[Extracted records]
══════════════════════════════

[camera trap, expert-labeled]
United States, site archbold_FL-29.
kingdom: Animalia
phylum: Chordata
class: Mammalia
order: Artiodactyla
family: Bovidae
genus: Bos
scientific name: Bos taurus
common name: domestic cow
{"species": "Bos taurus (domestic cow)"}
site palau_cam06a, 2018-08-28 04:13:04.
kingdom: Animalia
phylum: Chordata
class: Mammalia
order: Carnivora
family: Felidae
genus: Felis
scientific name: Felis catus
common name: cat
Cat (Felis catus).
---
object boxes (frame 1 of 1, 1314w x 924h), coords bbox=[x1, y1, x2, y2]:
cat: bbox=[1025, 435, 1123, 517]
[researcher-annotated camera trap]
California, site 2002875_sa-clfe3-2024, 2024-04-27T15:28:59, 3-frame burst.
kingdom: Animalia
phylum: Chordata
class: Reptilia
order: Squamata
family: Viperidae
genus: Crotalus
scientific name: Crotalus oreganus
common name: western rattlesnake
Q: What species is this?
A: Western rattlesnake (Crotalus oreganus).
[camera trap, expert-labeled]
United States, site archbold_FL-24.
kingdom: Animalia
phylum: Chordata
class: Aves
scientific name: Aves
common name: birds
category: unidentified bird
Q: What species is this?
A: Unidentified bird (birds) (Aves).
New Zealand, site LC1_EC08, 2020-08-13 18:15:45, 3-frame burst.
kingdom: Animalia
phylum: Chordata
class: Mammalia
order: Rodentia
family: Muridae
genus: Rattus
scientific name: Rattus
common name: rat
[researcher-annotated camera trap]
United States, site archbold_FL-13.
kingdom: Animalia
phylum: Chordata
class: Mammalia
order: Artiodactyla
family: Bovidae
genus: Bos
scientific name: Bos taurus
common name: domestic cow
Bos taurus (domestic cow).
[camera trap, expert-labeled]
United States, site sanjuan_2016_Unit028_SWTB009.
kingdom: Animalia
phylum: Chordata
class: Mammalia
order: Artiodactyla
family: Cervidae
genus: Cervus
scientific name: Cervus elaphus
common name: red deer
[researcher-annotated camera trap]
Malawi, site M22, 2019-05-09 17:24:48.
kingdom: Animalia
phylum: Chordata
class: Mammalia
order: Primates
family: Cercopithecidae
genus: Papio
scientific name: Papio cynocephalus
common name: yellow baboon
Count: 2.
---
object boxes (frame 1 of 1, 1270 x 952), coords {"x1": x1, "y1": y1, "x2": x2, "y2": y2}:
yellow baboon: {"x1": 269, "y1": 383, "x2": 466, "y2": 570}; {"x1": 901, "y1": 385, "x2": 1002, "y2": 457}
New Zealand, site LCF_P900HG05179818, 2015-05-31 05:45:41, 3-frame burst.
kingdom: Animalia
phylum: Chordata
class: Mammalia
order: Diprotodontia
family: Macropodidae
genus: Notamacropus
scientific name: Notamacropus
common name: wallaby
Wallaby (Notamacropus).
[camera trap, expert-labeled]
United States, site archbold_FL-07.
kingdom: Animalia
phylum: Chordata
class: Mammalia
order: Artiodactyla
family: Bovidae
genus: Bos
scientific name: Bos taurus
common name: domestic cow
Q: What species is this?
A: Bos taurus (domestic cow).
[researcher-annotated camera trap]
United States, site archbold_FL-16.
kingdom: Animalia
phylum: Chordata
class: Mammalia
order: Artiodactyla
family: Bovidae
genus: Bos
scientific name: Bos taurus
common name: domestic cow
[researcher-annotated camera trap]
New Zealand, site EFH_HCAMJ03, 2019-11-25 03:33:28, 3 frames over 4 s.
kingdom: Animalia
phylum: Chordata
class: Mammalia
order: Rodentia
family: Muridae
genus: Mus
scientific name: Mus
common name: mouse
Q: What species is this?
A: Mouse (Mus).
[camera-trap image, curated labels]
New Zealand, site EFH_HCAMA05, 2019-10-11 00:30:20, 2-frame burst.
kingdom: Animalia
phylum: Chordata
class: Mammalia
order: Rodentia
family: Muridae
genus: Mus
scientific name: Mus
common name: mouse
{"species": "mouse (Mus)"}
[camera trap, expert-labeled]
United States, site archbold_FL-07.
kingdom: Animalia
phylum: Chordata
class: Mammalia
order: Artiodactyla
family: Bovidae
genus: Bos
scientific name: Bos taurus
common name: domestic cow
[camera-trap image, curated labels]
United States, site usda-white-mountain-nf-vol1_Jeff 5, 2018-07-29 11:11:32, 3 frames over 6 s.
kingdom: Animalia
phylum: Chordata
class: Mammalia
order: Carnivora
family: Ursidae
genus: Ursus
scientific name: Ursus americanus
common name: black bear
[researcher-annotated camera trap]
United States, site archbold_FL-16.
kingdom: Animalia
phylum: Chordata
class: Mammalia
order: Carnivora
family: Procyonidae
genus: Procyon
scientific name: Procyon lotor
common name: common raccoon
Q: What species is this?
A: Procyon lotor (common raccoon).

══════════════════════════════

» **ACTIVITY**
Exact copies of all the entries above should be returned.

» **RESULT**
[camera trap, expert-labeled]
United States, site archbold_FL-29.
kingdom: Animalia
phylum: Chordata
class: Mammalia
order: Artiodactyla
family: Bovidae
genus: Bos
scientific name: Bos taurus
common name: domestic cow
{"species": "Bos taurus (domestic cow)"}
site palau_cam06a, 2018-08-28 04:13:04.
kingdom: Animalia
phylum: Chordata
class: Mammalia
order: Carnivora
family: Felidae
genus: Felis
scientific name: Felis catus
common name: cat
Cat (Felis catus).
---
object boxes (frame 1 of 1, 1314w x 924h), coords bbox=[x1, y1, x2, y2]:
cat: bbox=[1025, 435, 1123, 517]
[researcher-annotated camera trap]
California, site 2002875_sa-clfe3-2024, 2024-04-27T15:28:59, 3-frame burst.
kingdom: Animalia
phylum: Chordata
class: Reptilia
order: Squamata
family: Viperidae
genus: Crotalus
scientific name: Crotalus oreganus
common name: western rattlesnake
Q: What species is this?
A: Western rattlesnake (Crotalus oreganus).
[camera trap, expert-labeled]
United States, site archbold_FL-24.
kingdom: Animalia
phylum: Chordata
class: Aves
scientific name: Aves
common name: birds
category: unidentified bird
Q: What species is this?
A: Unidentified bird (birds) (Aves).
New Zealand, site LC1_EC08, 2020-08-13 18:15:45, 3-frame burst.
kingdom: Animalia
phylum: Chordata
class: Mammalia
order: Rodentia
family: Muridae
genus: Rattus
scientific name: Rattus
common name: rat
[researcher-annotated camera trap]
United States, site archbold_FL-13.
kingdom: Animalia
phylum: Chordata
class: Mammalia
order: Artiodactyla
family: Bovidae
genus: Bos
scientific name: Bos taurus
common name: domestic cow
Bos taurus (domestic cow).
[camera trap, expert-labeled]
United States, site sanjuan_2016_Unit028_SWTB009.
kingdom: Animalia
phylum: Chordata
class: Mammalia
order: Artiodactyla
family: Cervidae
genus: Cervus
scientific name: Cervus elaphus
common name: red deer
[researcher-annotated camera trap]
Malawi, site M22, 2019-05-09 17:24:48.
kingdom: Animalia
phylum: Chordata
class: Mammalia
order: Primates
family: Cercopithecidae
genus: Papio
scientific name: Papio cynocephalus
common name: yellow baboon
Count: 2.
---
object boxes (frame 1 of 1, 1270 x 952), coords {"x1": x1, "y1": y1, "x2": x2, "y2": y2}:
yellow baboon: {"x1": 269, "y1": 383, "x2": 466, "y2": 570}; {"x1": 901, "y1": 385, "x2": 1002, "y2": 457}
New Zealand, site LCF_P900HG05179818, 2015-05-31 05:45:41, 3-frame burst.
kingdom: Animalia
phylum: Chordata
class: Mammalia
order: Diprotodontia
family: Macropodidae
genus: Notamacropus
scientific name: Notamacropus
common name: wallaby
Wallaby (Notamacropus).
[camera trap, expert-labeled]
United States, site archbold_FL-07.
kingdom: Animalia
phylum: Chordata
class: Mammalia
order: Artiodactyla
family: Bovidae
genus: Bos
scientific name: Bos taurus
common name: domestic cow
Q: What species is this?
A: Bos taurus (domestic cow).
[researcher-annotated camera trap]
United States, site archbold_FL-16.
kingdom: Animalia
phylum: Chordata
class: Mammalia
order: Artiodactyla
family: Bovidae
genus: Bos
scientific name: Bos taurus
common name: domestic cow
[researcher-annotated camera trap]
New Zealand, site EFH_HCAMJ03, 2019-11-25 03:33:28, 3 frames over 4 s.
kingdom: Animalia
phylum: Chordata
class: Mammalia
order: Rodentia
family: Muridae
genus: Mus
scientific name: Mus
common name: mouse
Q: What species is this?
A: Mouse (Mus).
[camera-trap image, curated labels]
New Zealand, site EFH_HCAMA05, 2019-10-11 00:30:20, 2-frame burst.
kingdom: Animalia
phylum: Chordata
class: Mammalia
order: Rodentia
family: Muridae
genus: Mus
scientific name: Mus
common name: mouse
{"species": "mouse (Mus)"}
[camera trap, expert-labeled]
United States, site archbold_FL-07.
kingdom: Animalia
phylum: Chordata
class: Mammalia
order: Artiodactyla
family: Bovidae
genus: Bos
scientific name: Bos taurus
common name: domestic cow
[camera-trap image, curated labels]
United States, site usda-white-mountain-nf-vol1_Jeff 5, 2018-07-29 11:11:32, 3 frames over 6 s.
kingdom: Animalia
phylum: Chordata
class: Mammalia
order: Carnivora
family: Ursidae
genus: Ursus
scientific name: Ursus americanus
common name: black bear
[researcher-annotated camera trap]
United States, site archbold_FL-16.
kingdom: Animalia
phylum: Chordata
class: Mammalia
order: Carnivora
family: Procyonidae
genus: Procyon
scientific name: Procyon lotor
common name: common raccoon
Q: What species is this?
A: Procyon lotor (common raccoon).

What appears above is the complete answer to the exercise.